Node.js Graceful Shutdown: Handle SIGTERM, Drain Requests and Close Connections

Node.js graceful shutdown: how to stop accepting traffic, drain requests, and clean up resources without 502s

Practical guide to implementing graceful shutdown in Node.js: handle SIGTERM/SIGINT, drain connections, return 503 health checks, and clean up DBs and queues.

Node.js services frequently run in orchestrated environments where processes are stopped and restarted routinely. A naive process termination—receiving SIGTERM and exiting immediately—turns in-flight requests into 502s, leaves database connections open, corrupts message-processing state, and creates noisy outages for users and downstream systems. This article explains a practical, production-ready approach to graceful shutdown in Node.js: how to stop accepting new traffic, drain in-flight work with sensible timeouts, and close external resources such as database pools, Redis clients, and message brokers before exiting.

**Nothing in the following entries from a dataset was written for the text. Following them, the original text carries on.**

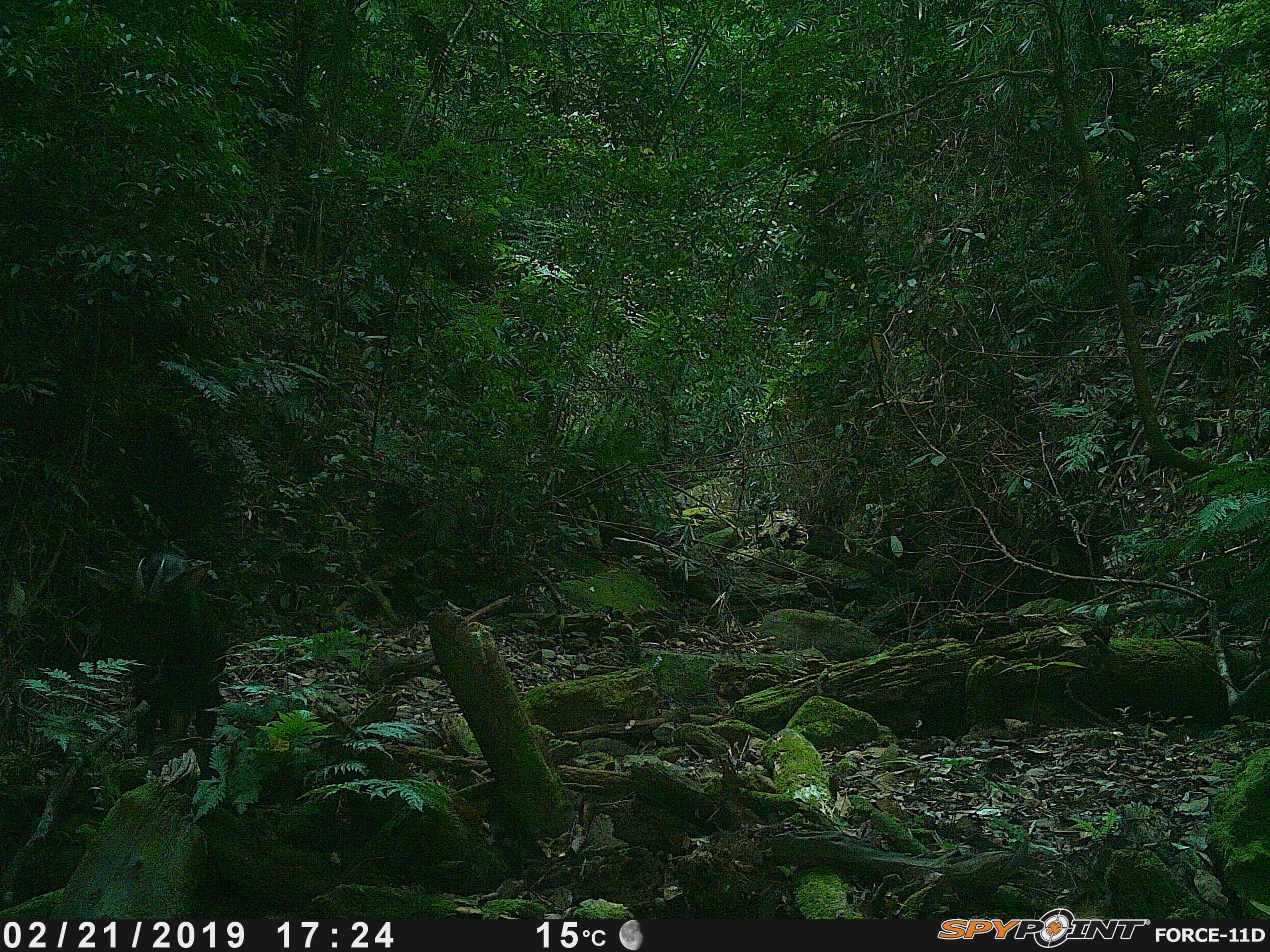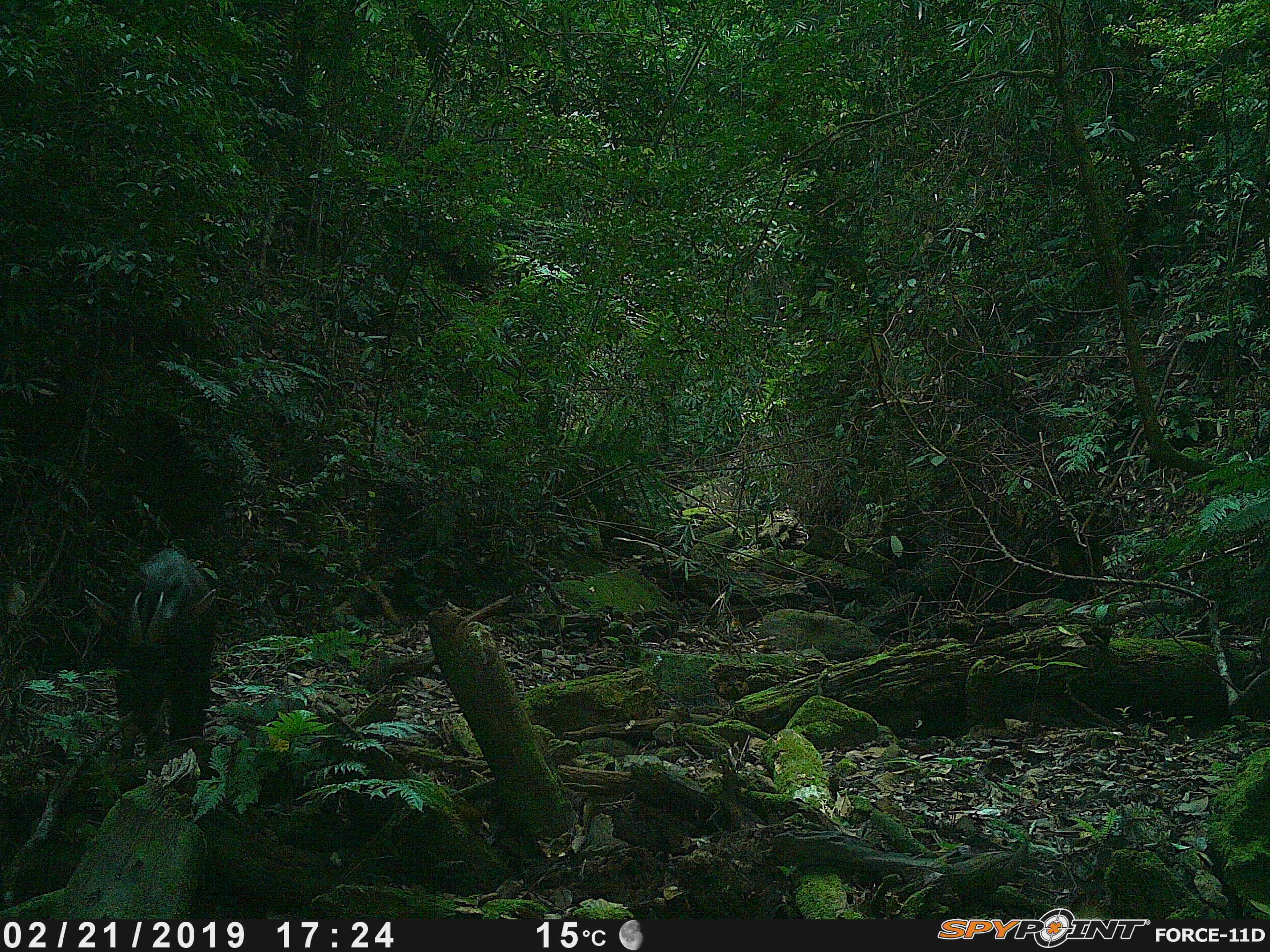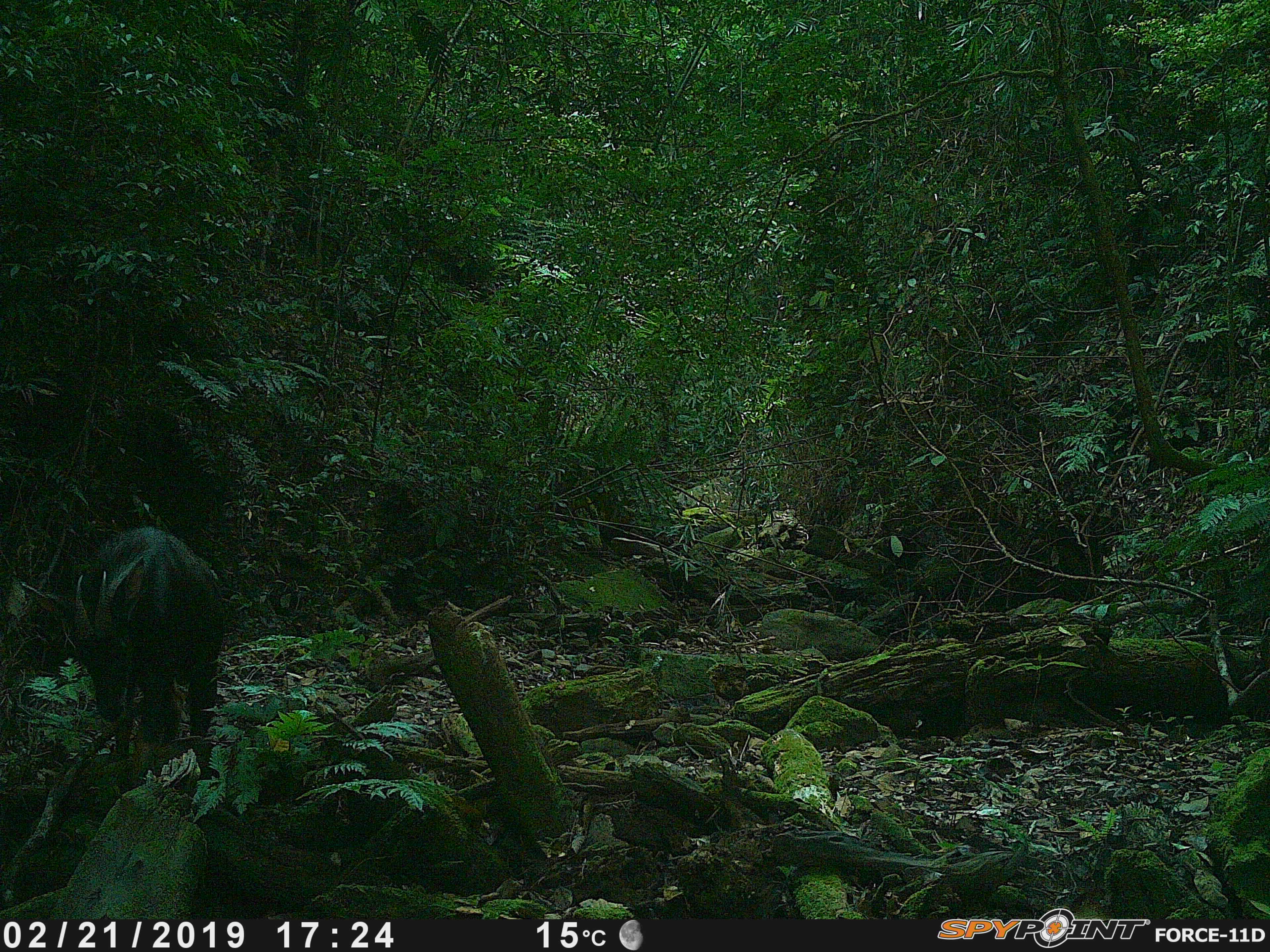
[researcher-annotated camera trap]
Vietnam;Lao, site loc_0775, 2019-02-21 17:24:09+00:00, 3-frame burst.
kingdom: Animalia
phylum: Chordata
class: Mammalia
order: Artiodactyla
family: Bovidae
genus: Capricornis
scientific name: Capricornis sumatraensis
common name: chinese serow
Chinese serow (Capricornis sumatraensis). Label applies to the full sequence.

Why graceful shutdown matters for Node.js services

Graceful shutdown is the controlled sequence that a service follows when it is asked to stop. For Node.js applications, that sequence matters because the runtime runs a single-threaded event loop with asynchronous I/O. If you terminate a process immediately, in-flight HTTP requests, queued jobs, or open database transactions can be interrupted midway. The result is bad client UX (502/499 errors), partial writes, stuck locks, and inconsistent metrics. In containerized and cloud environments—Kubernetes, AWS ECS, or a load-balanced fleet—termination happens often (rolling updates, scaling events, drain operations), so implementing a repeatable shutdown pattern protects availability and data integrity.

The basic shutdown pattern for Node.js HTTP servers

A standard shutdown sequence has these steps: stop accepting new connections, inform load balancers and health checks to drain traffic, wait for in-progress work to finish (with a deadline), close connections to external systems, flush logs, and finally exit the process.

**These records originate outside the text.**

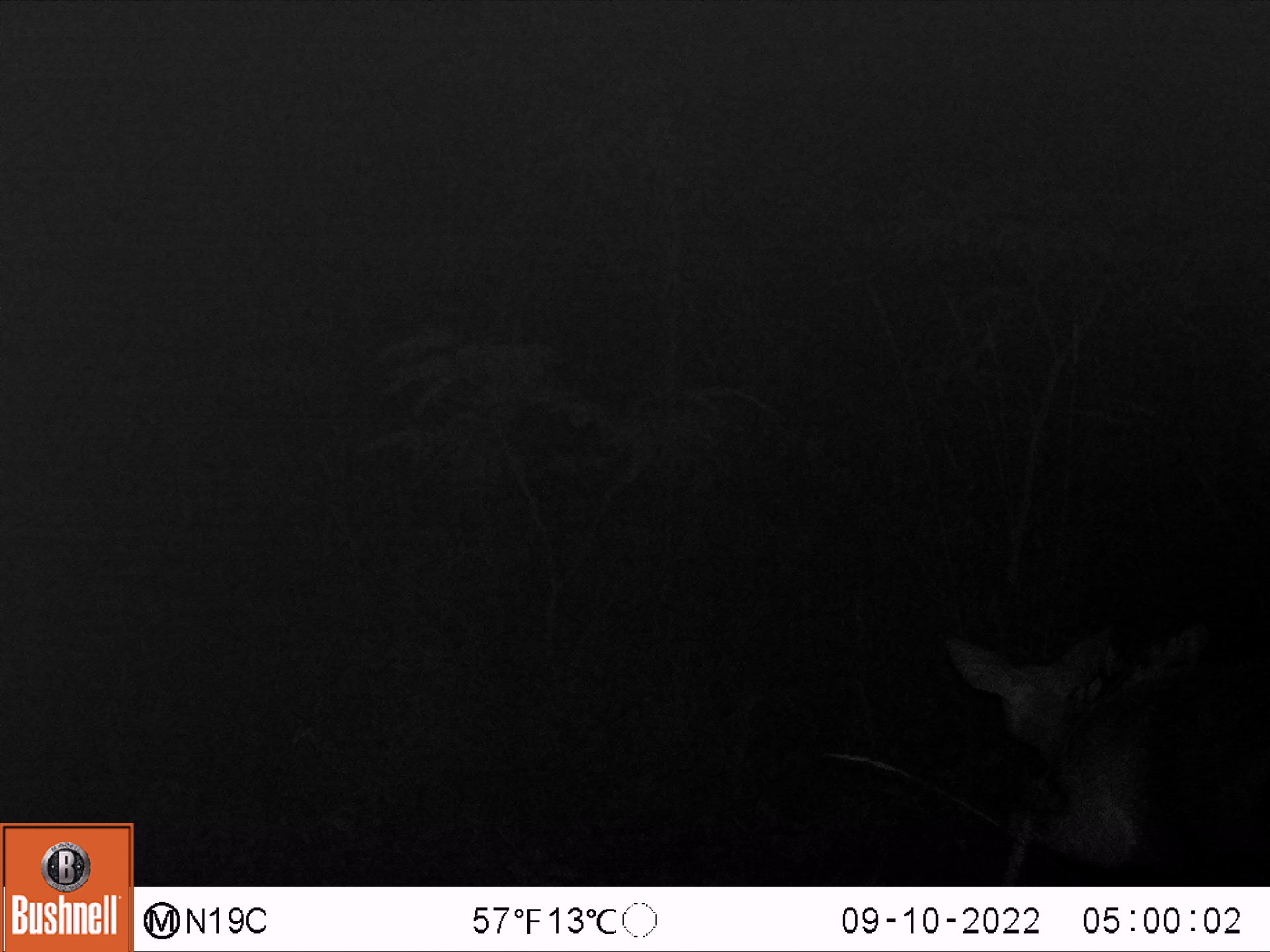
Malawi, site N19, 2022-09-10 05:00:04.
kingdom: Animalia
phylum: Chordata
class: Mammalia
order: Artiodactyla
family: Bovidae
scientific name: Antilopinae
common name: small antelope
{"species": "small antelope (Antilopinae)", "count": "1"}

Below is an illustrative Node.js pattern (keeps types and APIs generic so you can adapt to Express, Fastify, or plain http servers). This code shows the core flow without relying on framework-specific helpers.

js
// server-shutdown.js
const http = require(‘http’);
let shuttingDown = false;
const server = http.createServer(app);

// track active requests (optional but recommended)
const activeConnections = new Set();
server.on(‘connection’, socket => {
activeConnections.add(socket);
socket.on(‘close’, () => activeConnections.delete(socket));
});

async function closeExternalResources() {
// close DB pools, Redis clients, message broker consumers, flush logs, etc.
await Promise.all([closeDbPool(), closeRedis(), closeMessageClient(), flushLogs()]);
}

function forceExit(code = 1) {
// destroy lingering sockets to avoid hanging forever
activeConnections.forEach(s => {
try { s.destroy(); } catch (e) {}
});
process.exit(code);
}

async function gracefulShutdown(signal) {
if (shuttingDown) return;
shuttingDown = true;
console.info(Received ${signal}, starting graceful shutdown);

// stop accepting new TCP connections
server.close(err => {
if (err) console.error(‘Error closing server’, err);
});

// start a hard timeout to force exit if cleanup hangs
const hardTimeout = setTimeout(() => {
console.error(‘Shutdown timed out, forcing exit’);
forceExit(1);
}, 30_000); // 30s, tune per app

// give existing requests time to finish
try {
await closeExternalResources();
clearTimeout(hardTimeout);
console.info(‘Cleanup complete, exiting’);
process.exit(0);
} catch (err) {
console.error(‘Error during shutdown’, err);
clearTimeout(hardTimeout);
forceExit(1);
}
}

process.on(‘SIGTERM’, () => gracefulShutdown(‘SIGTERM’));
process.on(‘SIGINT’, () => gracefulShutdown(‘SIGINT’));

Key points in this pattern:

server.close() stops accepting new connections but allows existing requests to complete.
Track socket objects so you can forcibly destroy idle keep-alive connections after your graceful window.
Use a hard timeout to avoid indefinite hangs—process managers (Docker, systemd, Kubernetes) will escalate to SIGKILL if your process doesn’t exit within their configured grace period.
Close external resources (databases, caches, queues) in parallel when safe; await their completion before exiting.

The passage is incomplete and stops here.